Nella mia esperienza ho potuto quindi osservare una serie di dinamiche politiche intorno ai processi di memorializzazione che conferma come la tensione tra memoria ed oblio delle storie di violenze sia sempre stata una delicata e controversa scelta politica per il suo impatto sui processi di pacificazione, da una parte, e d’identità nazionale, dall’altra.

Trai molti esempi, ve ne cito tre.
Ho accennato alla mia mi pregressa attività di ricostruzioni delle memorie delle vittime del terrorismo italiane, finalizzata al loro riconoscimento delle loro dignità e dei loro diritti a verità, giustizia e risarcimenti da parte dello stato. Tale obiettivo è stato raggiunto grazie ad una alleanza tra le due principale associazione che rappresentavano rispettivamente i familiari e i superstiti, l’una del terrorismo rosso, AIVITER a Torino, l’altra di quello nero, l’Unione Stragi a Bologna. Pur avendo letture diverse degli anni di piombo, hanno svolto un comune lavoro di advocacy coi policy maker, per raggiungere gli obiettivi legislativi comuni nel primo decennio di questo secolo.
Questo non toglie però che sul piano della memorializzazione le associazioni abbiano avuto esiti differenti, potendo contare l’una su l’appoggio politicamente incondizionato degli enti locali, mentre l’altra solo un appoggio parziale e tardivo.  A Bologna le costruzioni di memoriali e le iniziative pubbliche periodiche sono iniziate subito negli anni successivi alla strage del 2 agosto 1980; mentre Torino, salvo una piccola eccezione, è iniziata solo decenni dopo. Il dato forse più significativo da evidenziare, a parte la tempistica, è la connotazione delle epigrafi memoriali: solo in quelle delle stragi troviamo l’aggettivazione ‘fascista’ che segue il termine ‘terrorismo’; su quelle del terrorismo rosso, non compare aggettivazione alcuna. In qualche raro caso è precisato “delle Brigate Rosse”, ma la precisa connotazione ideologica, ‘comunista’, è di fatto un tabù.

## Voci del dataset

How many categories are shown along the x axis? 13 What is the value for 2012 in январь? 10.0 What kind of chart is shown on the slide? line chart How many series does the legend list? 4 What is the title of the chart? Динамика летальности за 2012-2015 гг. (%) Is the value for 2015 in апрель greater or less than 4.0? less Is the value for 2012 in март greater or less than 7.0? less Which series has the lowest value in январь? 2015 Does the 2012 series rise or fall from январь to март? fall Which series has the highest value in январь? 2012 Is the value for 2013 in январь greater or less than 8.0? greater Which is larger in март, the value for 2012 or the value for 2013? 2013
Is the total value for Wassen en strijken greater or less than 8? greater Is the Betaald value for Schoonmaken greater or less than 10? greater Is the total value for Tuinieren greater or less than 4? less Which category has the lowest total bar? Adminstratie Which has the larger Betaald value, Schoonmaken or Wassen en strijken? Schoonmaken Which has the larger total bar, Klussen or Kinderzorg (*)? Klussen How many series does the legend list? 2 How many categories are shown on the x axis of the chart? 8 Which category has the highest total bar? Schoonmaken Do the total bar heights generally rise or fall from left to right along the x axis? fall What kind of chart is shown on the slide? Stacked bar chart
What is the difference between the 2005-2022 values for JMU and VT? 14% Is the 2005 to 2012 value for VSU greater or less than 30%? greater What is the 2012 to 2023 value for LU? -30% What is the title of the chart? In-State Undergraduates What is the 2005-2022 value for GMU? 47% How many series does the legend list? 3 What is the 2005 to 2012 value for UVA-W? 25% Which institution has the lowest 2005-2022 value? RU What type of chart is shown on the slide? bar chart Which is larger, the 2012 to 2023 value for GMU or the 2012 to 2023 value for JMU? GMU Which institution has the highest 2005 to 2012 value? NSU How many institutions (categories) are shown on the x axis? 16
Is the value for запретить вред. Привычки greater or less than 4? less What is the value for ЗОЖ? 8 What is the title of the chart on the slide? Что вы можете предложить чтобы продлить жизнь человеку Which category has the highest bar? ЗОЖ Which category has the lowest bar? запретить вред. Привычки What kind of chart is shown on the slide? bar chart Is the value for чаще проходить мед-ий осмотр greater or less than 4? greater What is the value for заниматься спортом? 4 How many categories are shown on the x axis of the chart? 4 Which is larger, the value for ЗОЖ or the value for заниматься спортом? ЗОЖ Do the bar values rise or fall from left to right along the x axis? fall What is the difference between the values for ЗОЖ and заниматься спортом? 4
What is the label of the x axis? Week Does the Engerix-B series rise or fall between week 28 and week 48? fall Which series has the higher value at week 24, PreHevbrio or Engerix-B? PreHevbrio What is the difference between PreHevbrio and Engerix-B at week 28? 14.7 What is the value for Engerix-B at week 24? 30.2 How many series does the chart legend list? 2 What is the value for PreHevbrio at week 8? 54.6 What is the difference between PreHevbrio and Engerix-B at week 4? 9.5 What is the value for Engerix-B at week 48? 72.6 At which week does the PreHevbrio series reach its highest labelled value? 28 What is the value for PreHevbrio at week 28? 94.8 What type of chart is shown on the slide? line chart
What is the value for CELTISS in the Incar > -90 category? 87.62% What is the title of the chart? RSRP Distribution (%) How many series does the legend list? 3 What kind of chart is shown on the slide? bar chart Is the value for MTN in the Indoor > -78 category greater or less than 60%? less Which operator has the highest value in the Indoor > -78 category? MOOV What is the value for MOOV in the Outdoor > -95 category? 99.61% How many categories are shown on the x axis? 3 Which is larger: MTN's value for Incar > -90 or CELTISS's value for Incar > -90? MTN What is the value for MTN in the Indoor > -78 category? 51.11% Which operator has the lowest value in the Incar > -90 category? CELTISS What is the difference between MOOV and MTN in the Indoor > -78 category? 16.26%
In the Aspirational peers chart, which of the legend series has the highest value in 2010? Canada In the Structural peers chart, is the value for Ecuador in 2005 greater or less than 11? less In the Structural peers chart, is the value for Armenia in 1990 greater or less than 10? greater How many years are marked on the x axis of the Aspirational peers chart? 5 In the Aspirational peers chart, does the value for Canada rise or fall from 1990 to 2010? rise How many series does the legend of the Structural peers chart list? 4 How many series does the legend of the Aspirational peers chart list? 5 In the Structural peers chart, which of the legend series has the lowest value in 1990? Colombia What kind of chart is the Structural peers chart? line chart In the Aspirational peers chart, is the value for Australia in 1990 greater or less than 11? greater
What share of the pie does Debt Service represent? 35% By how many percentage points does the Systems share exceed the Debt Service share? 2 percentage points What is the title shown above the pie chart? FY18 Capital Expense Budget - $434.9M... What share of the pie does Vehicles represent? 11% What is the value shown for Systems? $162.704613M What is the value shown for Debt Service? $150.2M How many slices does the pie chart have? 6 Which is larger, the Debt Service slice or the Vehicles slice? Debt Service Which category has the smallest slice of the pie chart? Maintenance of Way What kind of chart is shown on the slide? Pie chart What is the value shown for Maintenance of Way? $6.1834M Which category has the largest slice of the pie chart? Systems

## Parti dell'esercizio
a. Traduci in inglese questa frase del testo sulla memoria delle vittime del terrorismo: «In qualche raro caso è precisato “delle Brigate Rosse”, ma la precisa connotazione ideologica, ‘comunista’, è di fatto un tabù.»
b. Ricopia senza modifiche il passo del testo sulla memoria delle vittime del terrorismo che parte da "Nella mia esperienza" e prosegue fino a "ne cito tre.".

## Compiti svolti
a. In a few rare cases "of the Red Brigades" is specified, but the precise ideological label, 'communist', is in effect a taboo.

b.
Nella mia esperienza ho potuto quindi osservare una serie di dinamiche politiche intorno ai processi di memorializzazione che conferma come la tensione tra memoria ed oblio delle storie di violenze sia sempre stata una delicata e controversa scelta politica per il suo impatto sui processi di pacificazione, da una parte, e d’identità nazionale, dall’altra.

Trai molti esempi, ve ne cito tre.